Michael Kyrios, Susan M Moore, Naomi Hackworth, Simone A Buzwell, Naomi Crafti, Christine Critchley and Elizabeth Hardie
Med J Aust 2009; 190 (7): S81. || doi: 10.5694/j.1326-5377.2009.tb02476.x
Published online: 6 April 2009

Abstract

Objectives: To conduct initial analyses and examine ways in which depression and anxiety are associated with outcomes after participation in the Healthy Living Course (HLC), an early-intervention diabetes prevention program for adults with prediabetes.

Design: Randomised controlled study using pre-intervention and postintervention measures to examine relationships between depression, anxiety and diabetes-related program outcomes.

Participants and setting: 185 adults from urban and rural Victoria with prediabetes who had completed the HLC program and for whom postintervention measure data were available. Data were collected between 15 June 2006 and 15 June 2008.

Main outcome measures: Baseline and postintervention scores on mood (anxiety, depression), biochemical (fasting plasma glucose, oral glucose tolerance), anthropometric (body mass index [BMI], waist circumference), cognitive (self-efficacy, diabetes knowledge) and behavioural (healthy eating, physical activity) measures; correlations between these measures.

Results: The intervention alleviated depression, and improved eating patterns and scores on cognitive, anthropometric and biochemical measures. Cultural group and sex did not influence most results. Baseline mood was not associated with anthropometric or biochemical outcomes; however, more positive baseline mood factors were associated with activity changes, and with greater subsequent activity rates, self-efficacy and diabetes knowledge. In turn, baseline self-efficacy was associated with postintervention healthy eating. Changes towards healthier eating correlated with anthropometric and biochemical changes, while baseline cognitive measures were also associated with physiological outcomes. As expected, reductions in BMI and waist circumference were related to biochemical changes.

Conclusion: Our findings highlight the importance of assessing mood factors in prediabetes, and the need to develop theoretical models of change mechanisms for mood in health outcomes.

Prevention is important in reducing the burden associated with type 2 diabetes.1-3 Adherence to lifestyle interventions reduces the risk of prediabetes progressing to diabetes,4-6 and modifying risk factors (eg, diet and exercise) is key to successful intervention.

Patients’ knowledge of the necessary lifestyle modifications and their self-confidence in their ability to change are linked to improved glycaemic control, and are important predictors of behaviour change.7-10 However, depression is associated with poorer attendance at intervention programs.11 Additionally, numerous studies indicate an increased likelihood of depression and anxiety disorders in both people with prediabetes and those with type 2 diabetes,12-15 although causal relations between diabetes, depression and anxiety are complex.16 Nonetheless, the influence of negative mood on complications and difficulties in maintaining self-care regimens has been established consistently,17-19 although few studies have focused on prediabetes, and links between mood problems and diabetes-related health outcomes may be mediated by other factors. Supporting a link between progression to type 2 diabetes and depression, a recent study found that the prevalence of depression was higher in people with diabetes than in those with normal glucose metabolism (NGM) and higher in women with impaired glucose tolerance than women with NGM.20 Previous data from our own research have indicated significant associations between anxiety and depression and lower levels of pretreatment healthy eating, self-efficacy and knowledge about diabetes.21 However, little research has examined mechanisms by which mood problems influence outcomes after intervention for prediabetes.

What this exercise asks
**A)** In the prediabetes study, between which dates were data collected?
**B)** List every author named at the top of the prediabetes study.
**C)** Transcribe the part of the prediabetes study that begins at the words "Main outcome measures: Baseline" and stops after "between these measures.".

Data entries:
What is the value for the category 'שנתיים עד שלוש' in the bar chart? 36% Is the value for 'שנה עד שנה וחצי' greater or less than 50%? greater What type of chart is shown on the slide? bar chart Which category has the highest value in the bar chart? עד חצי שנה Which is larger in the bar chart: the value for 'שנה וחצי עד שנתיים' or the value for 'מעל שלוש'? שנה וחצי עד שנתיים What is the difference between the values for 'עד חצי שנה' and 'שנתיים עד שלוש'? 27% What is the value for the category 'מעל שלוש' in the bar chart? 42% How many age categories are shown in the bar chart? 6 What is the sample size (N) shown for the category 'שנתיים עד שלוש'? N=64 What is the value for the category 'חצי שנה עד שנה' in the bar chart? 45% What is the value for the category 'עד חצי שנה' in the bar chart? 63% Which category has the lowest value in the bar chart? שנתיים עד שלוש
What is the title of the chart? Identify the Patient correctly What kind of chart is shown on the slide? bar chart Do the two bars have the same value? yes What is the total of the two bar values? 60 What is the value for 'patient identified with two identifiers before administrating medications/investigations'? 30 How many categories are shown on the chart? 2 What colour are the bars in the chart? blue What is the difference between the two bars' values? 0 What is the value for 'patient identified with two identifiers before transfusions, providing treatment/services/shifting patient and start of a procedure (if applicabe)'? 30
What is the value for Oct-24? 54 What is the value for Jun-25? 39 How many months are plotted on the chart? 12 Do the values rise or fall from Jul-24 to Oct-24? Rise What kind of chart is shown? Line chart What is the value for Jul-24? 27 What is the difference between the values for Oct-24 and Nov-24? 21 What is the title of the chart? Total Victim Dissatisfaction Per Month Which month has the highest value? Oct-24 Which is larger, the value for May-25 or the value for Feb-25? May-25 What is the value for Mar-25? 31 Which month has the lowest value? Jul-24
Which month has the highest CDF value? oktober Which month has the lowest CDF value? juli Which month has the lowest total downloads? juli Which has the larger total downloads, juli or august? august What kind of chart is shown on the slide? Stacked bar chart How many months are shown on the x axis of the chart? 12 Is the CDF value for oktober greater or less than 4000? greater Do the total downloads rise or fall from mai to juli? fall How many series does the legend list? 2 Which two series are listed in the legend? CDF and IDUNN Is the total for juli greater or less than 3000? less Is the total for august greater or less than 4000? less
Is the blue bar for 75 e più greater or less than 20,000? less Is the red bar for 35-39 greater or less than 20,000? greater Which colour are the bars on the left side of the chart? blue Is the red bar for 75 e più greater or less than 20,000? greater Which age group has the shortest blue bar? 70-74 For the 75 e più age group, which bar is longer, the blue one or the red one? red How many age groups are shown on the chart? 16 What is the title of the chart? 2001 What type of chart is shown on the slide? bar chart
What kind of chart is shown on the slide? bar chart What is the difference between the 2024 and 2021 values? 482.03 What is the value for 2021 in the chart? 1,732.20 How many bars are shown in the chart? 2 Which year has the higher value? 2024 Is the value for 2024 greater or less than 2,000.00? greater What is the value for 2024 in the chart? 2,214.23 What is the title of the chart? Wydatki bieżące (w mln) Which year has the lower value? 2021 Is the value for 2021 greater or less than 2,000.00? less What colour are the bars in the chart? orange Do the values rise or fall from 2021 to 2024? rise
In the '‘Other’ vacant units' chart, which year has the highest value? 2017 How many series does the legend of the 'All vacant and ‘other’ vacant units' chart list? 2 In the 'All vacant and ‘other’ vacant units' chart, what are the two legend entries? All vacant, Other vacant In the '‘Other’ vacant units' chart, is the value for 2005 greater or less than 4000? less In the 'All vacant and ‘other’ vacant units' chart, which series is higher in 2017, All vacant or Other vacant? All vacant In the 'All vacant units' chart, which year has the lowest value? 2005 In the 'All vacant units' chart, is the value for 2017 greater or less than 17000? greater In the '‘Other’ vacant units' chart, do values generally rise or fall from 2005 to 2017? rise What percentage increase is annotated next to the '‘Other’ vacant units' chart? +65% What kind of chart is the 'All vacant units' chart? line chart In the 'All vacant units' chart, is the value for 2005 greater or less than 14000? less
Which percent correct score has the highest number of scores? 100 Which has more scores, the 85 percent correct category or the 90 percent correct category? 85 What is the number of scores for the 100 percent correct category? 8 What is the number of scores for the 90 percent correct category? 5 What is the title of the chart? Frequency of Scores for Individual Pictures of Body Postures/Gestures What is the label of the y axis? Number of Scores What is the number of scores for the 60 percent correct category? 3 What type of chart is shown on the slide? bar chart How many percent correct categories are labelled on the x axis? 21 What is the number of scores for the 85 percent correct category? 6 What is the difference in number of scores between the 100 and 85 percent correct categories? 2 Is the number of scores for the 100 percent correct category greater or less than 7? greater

Answer set
**A)** Between 15 June 2006 and 15 June 2008.

**B)** Michael Kyrios, Susan M Moore, Naomi Hackworth, Simone A Buzwell, Naomi Crafti, Christine Critchley, Elizabeth Hardie

**C)**
Main outcome measures: Baseline and postintervention scores on mood (anxiety, depression), biochemical (fasting plasma glucose, oral glucose tolerance), anthropometric (body mass index [BMI], waist circumference), cognitive (self-efficacy, diabetes knowledge) and behavioural (healthy eating, physical activity) measures; correlations between these measures.